Depuis sa création en 2011, à l’issue de la Conférence de Ouagadougou sur la population et la planification familiale, le Partenariat de Ouagadougou a profondément transformé le paysage sanitaire de l’Afrique de l’Ouest francophone. Grâce à une volonté politique affirmée et à une collaboration étroite entre gouvernements, société civile, jeunes et partenaires techniques et financiers, la plateforme a enregistré des avancées notables. Entre 2011 et 2025, plus de quatre millions d’utilisatrices additionnelles de méthodes contraceptives modernes ont été recensées dans les pays membres.
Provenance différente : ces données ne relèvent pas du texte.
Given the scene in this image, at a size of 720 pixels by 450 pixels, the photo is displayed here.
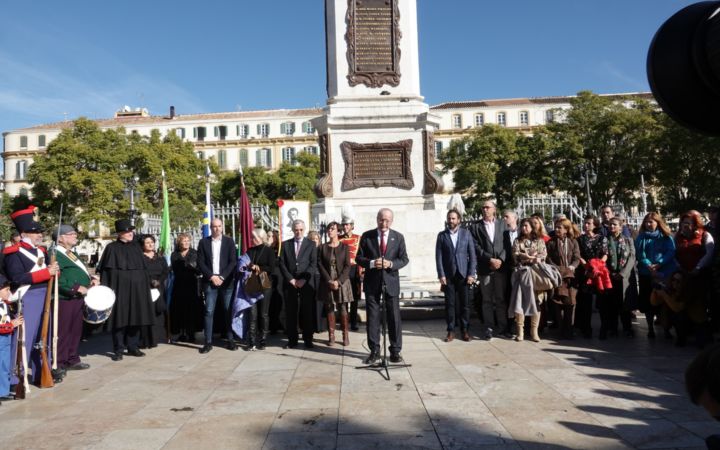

Un progrès salué par Marie Ba, directrice de l’Unité de coordination du Partenariat, basée à Dakar. « Notre région a démontré qu’une mobilisation collective et déterminée peut transformer durablement la réalité sanitaire des populations », a-t-elle souligné. Mais, prévient-elle, maintenir cette dynamique suppose des choix clairs : renforcer la résilience des systèmes nationaux, optimiser les financements domestiques, explorer des mécanismes innovants et mobiliser l’ensemble des secteurs, y compris le privé, autour d’une vision partagée.
La réunion de Lomé se veut ainsi un moment de vérité. Les participants y analysent les effets des crises successives, les conséquences des retraits de financements et le rôle crucial de la continuité des services. Au-delà des discours, l’ambition est de mettre en lumière les pays les plus résilients et d’ouvrir de nouvelles perspectives d’investissement domestique et multisectoriel.
À l’horizon 2030, le Partenariat de Ouagadougou vise 13 millions d’utilisatrices de méthodes contraceptives modernes. Un objectif ambitieux, qui passe désormais par une conviction partagée à Lomé : l’avenir de la santé reproductive en Afrique de l’Ouest se construira d’abord par des choix souverains et durables.